Dairy Barn With Charm

The Texas Tech Dairy Barn is in the process of being renovated. Photo courtesy of Photo curtesy of College of Agricultural Sciences and Natural Resources.

Texas Tech University and the College of Agricultural Sciences and Natural Resources have finalized plans to renovate the historic Dairy Barn.

Steven Fraze, Ph.D., CASNR interim dean, said the plans for the Dairy Barn will include a conference area in the upstairs loft, partitioned rooms for group meetings on the first floor and there will be a museum where the milking parlors once existed.

“For students, there will be club meetings and all sorts of things,” Fraze said. “There will be a couple of offices and a conference room that we will put a couple of individuals from the college in, just to have people in the building,.”

The renovations are expected to take place as soon as the college meets the quota the Office of The President has made.

The price tag on the renovation is $2.6 million. The President’s Office will match half of the bill. The other half will come from alumni and donors.

The expected time frame for the renovations is a maximum of two years.
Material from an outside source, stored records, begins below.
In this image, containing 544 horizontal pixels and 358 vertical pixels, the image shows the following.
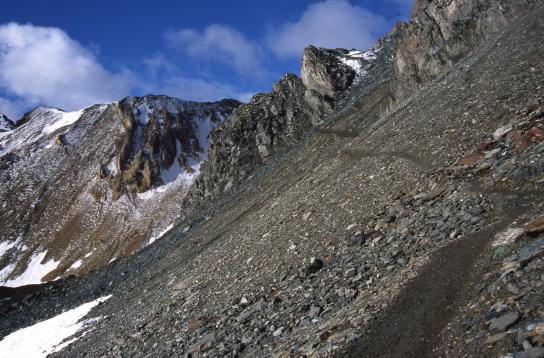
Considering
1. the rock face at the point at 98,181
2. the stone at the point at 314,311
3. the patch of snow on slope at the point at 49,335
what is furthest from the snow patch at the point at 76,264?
the stone at the point at 314,311

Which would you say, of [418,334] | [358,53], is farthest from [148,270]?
[358,53]

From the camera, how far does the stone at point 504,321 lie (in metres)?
8.44

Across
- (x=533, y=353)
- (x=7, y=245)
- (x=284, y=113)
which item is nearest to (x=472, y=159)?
(x=533, y=353)

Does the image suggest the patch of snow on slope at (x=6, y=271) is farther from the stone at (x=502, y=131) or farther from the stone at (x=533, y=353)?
the stone at (x=533, y=353)

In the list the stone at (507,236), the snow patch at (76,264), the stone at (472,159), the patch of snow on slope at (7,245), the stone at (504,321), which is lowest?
the stone at (504,321)

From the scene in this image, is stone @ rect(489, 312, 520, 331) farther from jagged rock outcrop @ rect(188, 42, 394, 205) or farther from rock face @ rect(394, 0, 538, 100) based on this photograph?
jagged rock outcrop @ rect(188, 42, 394, 205)

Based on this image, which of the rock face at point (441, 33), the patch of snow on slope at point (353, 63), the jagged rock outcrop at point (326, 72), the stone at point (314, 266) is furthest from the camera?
Result: the patch of snow on slope at point (353, 63)

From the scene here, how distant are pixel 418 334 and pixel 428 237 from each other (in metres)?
4.82

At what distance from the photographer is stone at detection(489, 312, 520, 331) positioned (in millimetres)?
8438

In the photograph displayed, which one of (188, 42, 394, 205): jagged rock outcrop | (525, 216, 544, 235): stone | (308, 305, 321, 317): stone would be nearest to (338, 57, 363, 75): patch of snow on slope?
(188, 42, 394, 205): jagged rock outcrop

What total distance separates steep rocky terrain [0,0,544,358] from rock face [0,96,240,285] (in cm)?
6147

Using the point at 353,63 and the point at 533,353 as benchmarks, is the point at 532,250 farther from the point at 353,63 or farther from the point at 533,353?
Answer: the point at 353,63

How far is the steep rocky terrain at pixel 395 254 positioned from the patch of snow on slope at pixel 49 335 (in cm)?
216

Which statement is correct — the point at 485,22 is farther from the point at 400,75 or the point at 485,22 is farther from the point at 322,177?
the point at 322,177
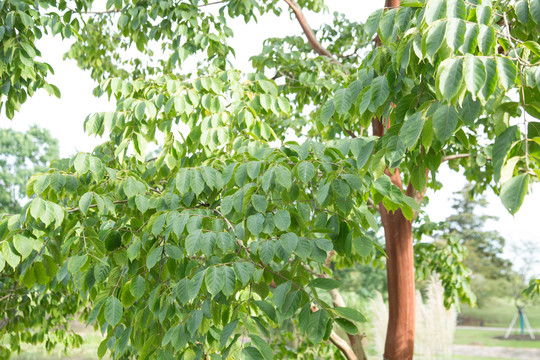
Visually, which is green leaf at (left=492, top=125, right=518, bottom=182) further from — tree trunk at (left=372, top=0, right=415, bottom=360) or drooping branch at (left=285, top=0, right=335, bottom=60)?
drooping branch at (left=285, top=0, right=335, bottom=60)

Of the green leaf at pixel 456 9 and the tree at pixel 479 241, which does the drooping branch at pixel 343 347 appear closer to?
the green leaf at pixel 456 9

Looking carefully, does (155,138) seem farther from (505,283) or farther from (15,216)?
(505,283)

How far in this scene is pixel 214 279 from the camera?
1.24 m

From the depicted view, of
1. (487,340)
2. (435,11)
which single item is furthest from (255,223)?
(487,340)

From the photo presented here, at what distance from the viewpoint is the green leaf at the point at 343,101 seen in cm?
141

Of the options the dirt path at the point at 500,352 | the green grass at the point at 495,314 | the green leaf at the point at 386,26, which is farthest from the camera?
the green grass at the point at 495,314

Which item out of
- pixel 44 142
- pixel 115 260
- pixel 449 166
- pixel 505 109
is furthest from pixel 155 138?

Fraze said the contractors are hoping for less time, but there are a lot of repairs that need to be made.

Lynn Whitfield, university archivist in the Texas Tech Southwest Collection/ Special Collections Library, said the Dairy Barn is one of the four original buildings on Tech’s campus.

The Texas Tech Historic District is centered on the administration building, which was built to show that Tech was going to be a magnificent institution. The elaborate detail in the building’s design set the ideal look for the college going into the future.
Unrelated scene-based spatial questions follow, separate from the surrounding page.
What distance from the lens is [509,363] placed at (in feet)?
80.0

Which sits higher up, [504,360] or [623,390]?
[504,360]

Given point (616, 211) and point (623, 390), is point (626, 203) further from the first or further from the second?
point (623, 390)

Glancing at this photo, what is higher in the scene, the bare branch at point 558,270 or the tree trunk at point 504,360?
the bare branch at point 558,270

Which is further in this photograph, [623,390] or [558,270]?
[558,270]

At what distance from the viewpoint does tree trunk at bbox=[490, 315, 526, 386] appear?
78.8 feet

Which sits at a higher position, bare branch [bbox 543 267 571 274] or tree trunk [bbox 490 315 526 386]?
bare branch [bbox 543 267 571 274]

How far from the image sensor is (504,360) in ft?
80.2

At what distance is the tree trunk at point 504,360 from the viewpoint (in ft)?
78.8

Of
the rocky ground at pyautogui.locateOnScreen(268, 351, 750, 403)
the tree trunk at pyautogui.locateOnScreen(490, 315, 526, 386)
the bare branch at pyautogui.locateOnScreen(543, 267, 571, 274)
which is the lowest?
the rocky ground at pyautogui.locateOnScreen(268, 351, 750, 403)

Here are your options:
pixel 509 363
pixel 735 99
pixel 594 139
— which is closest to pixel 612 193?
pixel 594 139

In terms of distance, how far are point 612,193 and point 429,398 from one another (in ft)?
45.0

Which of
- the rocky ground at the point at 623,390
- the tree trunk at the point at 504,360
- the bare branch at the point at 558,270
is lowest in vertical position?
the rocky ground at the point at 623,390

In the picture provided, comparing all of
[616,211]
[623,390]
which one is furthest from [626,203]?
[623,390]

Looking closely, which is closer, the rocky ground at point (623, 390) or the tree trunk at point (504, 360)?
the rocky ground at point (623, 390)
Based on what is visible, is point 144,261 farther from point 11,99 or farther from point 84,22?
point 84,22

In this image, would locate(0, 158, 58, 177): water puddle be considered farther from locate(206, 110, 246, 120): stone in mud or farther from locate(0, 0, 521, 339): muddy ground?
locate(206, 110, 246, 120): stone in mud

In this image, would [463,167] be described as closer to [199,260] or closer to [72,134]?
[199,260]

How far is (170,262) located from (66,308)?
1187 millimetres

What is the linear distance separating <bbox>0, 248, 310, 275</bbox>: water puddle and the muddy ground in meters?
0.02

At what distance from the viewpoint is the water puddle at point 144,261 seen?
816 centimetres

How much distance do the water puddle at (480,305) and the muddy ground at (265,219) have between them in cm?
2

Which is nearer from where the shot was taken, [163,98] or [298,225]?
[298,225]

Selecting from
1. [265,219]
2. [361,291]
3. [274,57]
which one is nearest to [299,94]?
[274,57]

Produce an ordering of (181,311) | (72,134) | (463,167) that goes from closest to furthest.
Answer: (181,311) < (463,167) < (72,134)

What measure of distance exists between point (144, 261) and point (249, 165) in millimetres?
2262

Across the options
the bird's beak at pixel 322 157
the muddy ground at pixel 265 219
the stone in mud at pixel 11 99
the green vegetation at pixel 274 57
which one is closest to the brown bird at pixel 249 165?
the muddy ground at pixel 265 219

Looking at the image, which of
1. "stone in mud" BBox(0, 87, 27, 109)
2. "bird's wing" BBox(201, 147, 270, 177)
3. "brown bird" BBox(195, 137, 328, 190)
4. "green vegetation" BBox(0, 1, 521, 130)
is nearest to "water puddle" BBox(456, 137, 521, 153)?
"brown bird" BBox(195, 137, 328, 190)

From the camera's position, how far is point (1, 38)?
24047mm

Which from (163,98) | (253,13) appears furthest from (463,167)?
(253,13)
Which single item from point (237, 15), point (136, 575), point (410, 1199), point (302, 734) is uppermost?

“The Dairy Barn, on the other hand, is at the very far end of the historic district, and it represents the roots of this area, the agricultural roots; the farming roots and the ranching roots,” Whitfield said. “So, when you look at it today, and how both structures have withstood time. It’s our roots and our future that are tied together.”

The barn was used as work-study for students to earn tuition money through dairy product sales while attending Tech until it was abandoned in 1964.

In fear of the Dairy Barn being torn down in the early 1990s, Tech’s Student Government Association and other student organization groups fought to get the barn marked as a national historic landmark.

Today, the Dairy Barn is a state and federal place of historic importance.

With the plans finalized for the Dairy Barn, Fraze, believes it will create a welcoming area for more traffic to localize by the barn.

“It’s right in the center of campus, so it is very centrally located and it would just be something that would put good use to the building,” Fraze said.